OK, I know that this dream is flawed on many, many levels... Too many to actually even go into, so I'll just leave it at that... and head to the other slightly more realistic happenings in Bea's life.
So, big apologies for underestimating "funny email guy" from Friday night. He did call. He called the very next night. Unfortunately I was unable to take the call as I just so happened to be out with my Irishman and some of his friends. A grand old evening of hanging out with half a dozen crazy Irish ex-pats. A night of stories from the old country such as: Grandma getting a sample of maxi pads with wings in the mail and mistaking them for insoles and putting them in her shoes and walking around town with the wings hanging out of her shoes all proud of her new insoles... things of that nature. Of course writing it here doesn't do it justice... much funnier told by a native Belfastian. A really, really fun night.

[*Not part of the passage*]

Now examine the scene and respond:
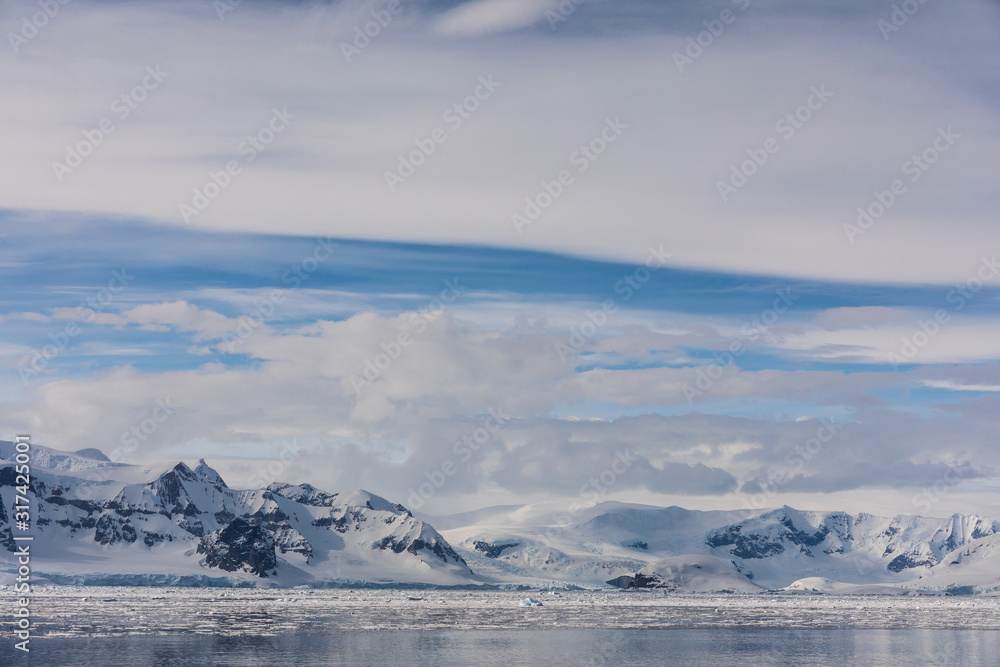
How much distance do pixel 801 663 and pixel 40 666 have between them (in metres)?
55.4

And so here I am on Monday morning, still a wee bit knocked out by the time change... contemplating what I should do. I really like my Irishman, but I'm not sure if I want to date him. No, it has nothing to do with "funny email guy" as I doubt that is going to go anywhere... it's just that to date someone just because they are Irish seems like the wrong reason. It is also wrong to date someone because you like their friends and want to hear more stories from the old country. Also, when you are my age and decide that dating a 25 year old is OK and not completely cougarish... it should at least come with some "benefits". Benefits that only a 25 year old should be able to provide you with. Sadly, the "benefits" in this case are somewhat unreliable... very frustrating for the old girl... if ya know what I mean... wink.
How do you keep someone in your life who really, really likes you, but who you no longer see a future in a romantic relationship with, but still really want to hang out with? I have some ideas, but am open to suggestions. Anyone? Anyone? Bueller? Off to see a chick flick after work tonight... perhaps some ideas there. Fingers crossed.